## [GOAL]
Can you update the entries below so that every "throw pillow" reads "cushion", keeping everything else the same?

## [EXCERPTED RECORDS]

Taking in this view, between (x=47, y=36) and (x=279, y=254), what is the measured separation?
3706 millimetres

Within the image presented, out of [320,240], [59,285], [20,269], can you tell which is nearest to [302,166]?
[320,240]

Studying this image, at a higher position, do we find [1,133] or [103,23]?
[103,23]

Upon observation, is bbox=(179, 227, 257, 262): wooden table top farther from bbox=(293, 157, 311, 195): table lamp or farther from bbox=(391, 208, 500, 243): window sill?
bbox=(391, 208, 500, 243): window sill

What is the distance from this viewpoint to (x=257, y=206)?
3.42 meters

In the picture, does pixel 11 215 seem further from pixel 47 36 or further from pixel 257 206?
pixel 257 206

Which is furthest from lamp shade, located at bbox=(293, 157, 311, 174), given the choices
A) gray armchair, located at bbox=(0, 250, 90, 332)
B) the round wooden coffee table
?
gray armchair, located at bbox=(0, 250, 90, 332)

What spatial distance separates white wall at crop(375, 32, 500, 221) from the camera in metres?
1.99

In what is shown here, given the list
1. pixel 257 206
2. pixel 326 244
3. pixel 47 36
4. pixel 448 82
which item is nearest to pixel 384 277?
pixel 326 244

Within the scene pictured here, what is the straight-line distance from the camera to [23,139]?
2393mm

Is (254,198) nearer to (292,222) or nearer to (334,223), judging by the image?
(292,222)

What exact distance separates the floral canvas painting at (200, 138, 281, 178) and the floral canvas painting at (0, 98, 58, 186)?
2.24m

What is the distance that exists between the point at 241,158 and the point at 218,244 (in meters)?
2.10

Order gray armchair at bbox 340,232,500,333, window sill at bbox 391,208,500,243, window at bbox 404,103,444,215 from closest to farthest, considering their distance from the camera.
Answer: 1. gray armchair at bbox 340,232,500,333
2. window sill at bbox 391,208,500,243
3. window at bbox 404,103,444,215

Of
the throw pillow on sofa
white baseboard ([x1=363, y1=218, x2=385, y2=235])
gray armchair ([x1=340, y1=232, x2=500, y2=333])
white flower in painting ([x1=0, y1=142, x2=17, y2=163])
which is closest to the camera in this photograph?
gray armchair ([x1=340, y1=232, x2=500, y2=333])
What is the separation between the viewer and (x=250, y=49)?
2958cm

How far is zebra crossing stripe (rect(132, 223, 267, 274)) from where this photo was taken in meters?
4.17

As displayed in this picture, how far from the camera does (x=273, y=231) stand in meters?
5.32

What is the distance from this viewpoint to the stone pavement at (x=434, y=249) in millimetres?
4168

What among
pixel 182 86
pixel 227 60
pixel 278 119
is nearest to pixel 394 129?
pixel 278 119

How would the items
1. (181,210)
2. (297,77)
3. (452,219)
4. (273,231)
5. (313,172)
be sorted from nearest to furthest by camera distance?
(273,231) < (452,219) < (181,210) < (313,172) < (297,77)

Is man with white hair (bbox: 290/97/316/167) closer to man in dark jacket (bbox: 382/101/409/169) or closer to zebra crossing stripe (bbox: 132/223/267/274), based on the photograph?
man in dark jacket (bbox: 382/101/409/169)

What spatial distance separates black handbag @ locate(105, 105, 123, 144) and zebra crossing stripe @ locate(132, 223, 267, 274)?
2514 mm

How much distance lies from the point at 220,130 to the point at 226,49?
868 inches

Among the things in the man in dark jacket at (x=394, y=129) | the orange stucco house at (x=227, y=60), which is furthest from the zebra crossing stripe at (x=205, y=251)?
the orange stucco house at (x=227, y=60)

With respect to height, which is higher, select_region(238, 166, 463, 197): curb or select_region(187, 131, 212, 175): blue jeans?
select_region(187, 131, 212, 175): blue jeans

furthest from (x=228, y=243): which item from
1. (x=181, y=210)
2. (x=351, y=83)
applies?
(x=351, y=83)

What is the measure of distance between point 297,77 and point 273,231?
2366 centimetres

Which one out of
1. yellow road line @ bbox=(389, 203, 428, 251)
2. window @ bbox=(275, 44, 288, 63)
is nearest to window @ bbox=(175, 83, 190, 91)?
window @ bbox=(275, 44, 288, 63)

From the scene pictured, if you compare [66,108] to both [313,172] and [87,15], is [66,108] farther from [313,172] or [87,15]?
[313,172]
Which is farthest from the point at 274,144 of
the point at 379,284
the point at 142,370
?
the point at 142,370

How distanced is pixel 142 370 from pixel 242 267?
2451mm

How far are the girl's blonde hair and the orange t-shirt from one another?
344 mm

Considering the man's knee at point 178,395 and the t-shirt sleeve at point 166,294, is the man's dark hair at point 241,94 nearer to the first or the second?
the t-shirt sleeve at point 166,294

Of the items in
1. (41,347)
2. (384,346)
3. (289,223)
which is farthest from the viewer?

## [RESULT OF THIS EXERCISE]
Taking in this view, between (x=47, y=36) and (x=279, y=254), what is the measured separation?
3706 millimetres

Within the image presented, out of [320,240], [59,285], [20,269], can you tell which is nearest to [302,166]?
[320,240]

Studying this image, at a higher position, do we find [1,133] or [103,23]?
[103,23]

Upon observation, is bbox=(179, 227, 257, 262): wooden table top farther from bbox=(293, 157, 311, 195): table lamp or farther from bbox=(391, 208, 500, 243): window sill?
bbox=(391, 208, 500, 243): window sill

What is the distance from this viewpoint to (x=257, y=206)?
3.42 meters

In the picture, does pixel 11 215 seem further from pixel 47 36 or further from pixel 257 206?
pixel 257 206

Which is furthest from lamp shade, located at bbox=(293, 157, 311, 174), given the choices
A) gray armchair, located at bbox=(0, 250, 90, 332)
B) the round wooden coffee table
?
gray armchair, located at bbox=(0, 250, 90, 332)

What spatial distance separates white wall at crop(375, 32, 500, 221) from the camera in metres?
1.99

In what is shown here, given the list
1. pixel 257 206
2. pixel 326 244
3. pixel 47 36
4. pixel 448 82
which item is nearest to pixel 384 277?
pixel 326 244

Within the scene pictured here, what is the straight-line distance from the camera to [23,139]?
2393mm

Is (254,198) nearer to (292,222) or nearer to (334,223), judging by the image?
(292,222)

What exact distance separates the floral canvas painting at (200, 138, 281, 178) and the floral canvas painting at (0, 98, 58, 186)?
2.24m

What is the distance that exists between the point at 241,158 and the point at 218,244 (in meters)?
2.10

Order gray armchair at bbox 340,232,500,333, window sill at bbox 391,208,500,243, window at bbox 404,103,444,215 from closest to farthest, considering their distance from the camera.
Answer: 1. gray armchair at bbox 340,232,500,333
2. window sill at bbox 391,208,500,243
3. window at bbox 404,103,444,215

Of
the cushion on sofa
white baseboard ([x1=363, y1=218, x2=385, y2=235])
gray armchair ([x1=340, y1=232, x2=500, y2=333])
white flower in painting ([x1=0, y1=142, x2=17, y2=163])
which is closest to the camera in this photograph?
gray armchair ([x1=340, y1=232, x2=500, y2=333])
What is the separation between the viewer and (x=250, y=49)?
2958cm

How far is zebra crossing stripe (rect(132, 223, 267, 274)) from where this photo was taken in meters?
4.17

As displayed in this picture, how far from the camera does (x=273, y=231) stand in meters?
5.32

What is the distance from this viewpoint to the stone pavement at (x=434, y=249) in millimetres?
4168

What among
pixel 182 86
pixel 227 60
pixel 278 119
is nearest to pixel 394 129?
pixel 278 119

How would the items
1. (181,210)
2. (297,77)
3. (452,219)
4. (273,231)
5. (313,172)
be sorted from nearest to furthest by camera distance?
(273,231) < (452,219) < (181,210) < (313,172) < (297,77)

Is man with white hair (bbox: 290/97/316/167) closer to man in dark jacket (bbox: 382/101/409/169) or closer to zebra crossing stripe (bbox: 132/223/267/274), based on the photograph?
man in dark jacket (bbox: 382/101/409/169)

What spatial distance separates black handbag @ locate(105, 105, 123, 144) and zebra crossing stripe @ locate(132, 223, 267, 274)?
2514 mm

How much distance lies from the point at 220,130 to the point at 226,49?
868 inches

Among the things in the man in dark jacket at (x=394, y=129) | the orange stucco house at (x=227, y=60), which is furthest from the zebra crossing stripe at (x=205, y=251)?
the orange stucco house at (x=227, y=60)

With respect to height, which is higher, select_region(238, 166, 463, 197): curb or select_region(187, 131, 212, 175): blue jeans?
select_region(187, 131, 212, 175): blue jeans

furthest from (x=228, y=243): which item from
1. (x=181, y=210)
2. (x=351, y=83)
applies?
(x=351, y=83)

What is the measure of distance between point 297,77 and point 273,231?
2366 centimetres

Which one out of
1. yellow road line @ bbox=(389, 203, 428, 251)
2. window @ bbox=(275, 44, 288, 63)
is nearest to window @ bbox=(175, 83, 190, 91)?
window @ bbox=(275, 44, 288, 63)

From the scene pictured, if you compare [66,108] to both [313,172] and [87,15], is [66,108] farther from [313,172] or [87,15]?
[313,172]
Which is farthest from the point at 274,144 of
the point at 379,284
the point at 142,370
?
the point at 142,370

How distanced is pixel 142 370 from pixel 242 267?
2451mm

How far are the girl's blonde hair and the orange t-shirt from one another?
344 mm

Considering the man's knee at point 178,395 and the t-shirt sleeve at point 166,294, is the man's dark hair at point 241,94 nearer to the first or the second?
the t-shirt sleeve at point 166,294

Of the items in
1. (41,347)
2. (384,346)
3. (289,223)
which is farthest from the viewer?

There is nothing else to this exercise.